Chinese nationalism is a genie that serves the state. With such a fragile hold on the country, the Communist party has to invoke monsters in order to rally support. Japan has been the traditional target, but today's India vexes Beijing even more. If India can guarantee fundamental rights to its diverse citizens while managing a growth rate not far from China's – and more than make up for the low numbers with a free press, regular elections, and independent institutions – why, someone is bound to ask, can China not do the same?
In the coming months and years, Beijing is going to become even more aggressive with India. New Delhi must now discard the myth of China's invincibility that has led it into appeasement, and devise a definitive China policy featuring at least three elements.
First, India should continue fortifying its side of the border with China by upgrading infrastructure, deploying troops, setting up air bases; New Delhi must yield to the overwhelming patriotic sentiment in Arunachal Pradesh and allow the formation of a local military regiment.
Second, India must deepen its engagement with Australia and Japan, broaden its military exercises with the US, and build active alliances with south-east Asian countries wary of China.
Finally, India must allow the "Dalai clique" to engage in political activity. It makes no sense for New Delhi to suppress Tibetan protesters in order to mollify an expansionist monster that has sponsored anti-India insurgencies for at least 50 years. Tibet's restive population is a time bomb whose detonator, the Dalai Lama, is with India. New Delhi must stop gagging His Holiness.

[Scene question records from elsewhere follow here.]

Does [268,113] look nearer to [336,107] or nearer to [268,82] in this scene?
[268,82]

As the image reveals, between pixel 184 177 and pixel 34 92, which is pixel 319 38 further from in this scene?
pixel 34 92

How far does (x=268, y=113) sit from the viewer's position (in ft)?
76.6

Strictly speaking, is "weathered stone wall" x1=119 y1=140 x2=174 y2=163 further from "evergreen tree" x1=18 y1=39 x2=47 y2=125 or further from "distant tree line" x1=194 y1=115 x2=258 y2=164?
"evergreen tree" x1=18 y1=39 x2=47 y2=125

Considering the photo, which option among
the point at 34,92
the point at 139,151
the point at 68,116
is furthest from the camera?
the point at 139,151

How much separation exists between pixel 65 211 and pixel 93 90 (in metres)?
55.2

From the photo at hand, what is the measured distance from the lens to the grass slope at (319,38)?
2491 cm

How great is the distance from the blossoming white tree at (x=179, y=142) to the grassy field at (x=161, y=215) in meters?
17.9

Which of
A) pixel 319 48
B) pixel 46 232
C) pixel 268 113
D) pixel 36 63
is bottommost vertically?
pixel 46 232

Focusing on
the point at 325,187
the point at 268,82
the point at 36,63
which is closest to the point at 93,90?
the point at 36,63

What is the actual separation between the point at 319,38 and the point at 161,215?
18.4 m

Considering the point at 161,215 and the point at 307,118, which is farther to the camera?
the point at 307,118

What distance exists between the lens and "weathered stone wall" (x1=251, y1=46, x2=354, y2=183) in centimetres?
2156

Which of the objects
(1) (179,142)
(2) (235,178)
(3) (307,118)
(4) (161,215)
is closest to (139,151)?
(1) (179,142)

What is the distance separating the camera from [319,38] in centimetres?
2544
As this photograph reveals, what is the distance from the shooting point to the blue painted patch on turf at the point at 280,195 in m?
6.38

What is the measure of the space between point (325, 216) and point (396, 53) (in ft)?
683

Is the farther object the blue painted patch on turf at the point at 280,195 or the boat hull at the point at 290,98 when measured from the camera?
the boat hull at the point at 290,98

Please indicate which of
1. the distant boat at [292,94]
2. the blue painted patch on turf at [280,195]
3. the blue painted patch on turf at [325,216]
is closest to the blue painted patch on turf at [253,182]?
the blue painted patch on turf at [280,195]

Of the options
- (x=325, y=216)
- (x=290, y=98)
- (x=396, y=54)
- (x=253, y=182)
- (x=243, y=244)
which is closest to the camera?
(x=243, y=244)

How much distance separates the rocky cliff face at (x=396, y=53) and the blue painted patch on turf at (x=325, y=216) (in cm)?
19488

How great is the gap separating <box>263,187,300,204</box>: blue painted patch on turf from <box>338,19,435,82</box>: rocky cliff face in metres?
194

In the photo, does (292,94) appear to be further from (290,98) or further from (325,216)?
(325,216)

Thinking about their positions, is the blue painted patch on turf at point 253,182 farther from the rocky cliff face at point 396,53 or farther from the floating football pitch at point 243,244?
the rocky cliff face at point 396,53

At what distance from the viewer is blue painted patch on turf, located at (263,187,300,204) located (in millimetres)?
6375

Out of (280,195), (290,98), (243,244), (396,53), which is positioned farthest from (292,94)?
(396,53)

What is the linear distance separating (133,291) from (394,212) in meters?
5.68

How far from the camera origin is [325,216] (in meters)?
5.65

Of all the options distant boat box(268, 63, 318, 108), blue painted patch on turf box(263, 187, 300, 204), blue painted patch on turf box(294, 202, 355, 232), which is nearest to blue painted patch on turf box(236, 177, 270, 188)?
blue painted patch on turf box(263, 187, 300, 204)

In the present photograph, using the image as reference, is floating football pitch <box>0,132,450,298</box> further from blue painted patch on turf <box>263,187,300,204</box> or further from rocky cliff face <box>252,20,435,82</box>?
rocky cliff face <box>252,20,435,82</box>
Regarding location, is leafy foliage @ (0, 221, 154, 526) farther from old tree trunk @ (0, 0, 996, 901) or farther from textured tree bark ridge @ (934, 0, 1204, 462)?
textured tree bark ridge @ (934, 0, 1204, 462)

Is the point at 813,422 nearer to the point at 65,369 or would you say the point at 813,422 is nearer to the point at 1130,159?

The Sino-Indian conflict will define the 21st century in a more complicated manner than the Soviet-American conflict characterised the second half of the 20th. So far, this clash has received very little attention in the west. In the not-too-distant future, people everywhere are going to have to pick sides. The troubled peace of today is necessarily a prelude to the impending war.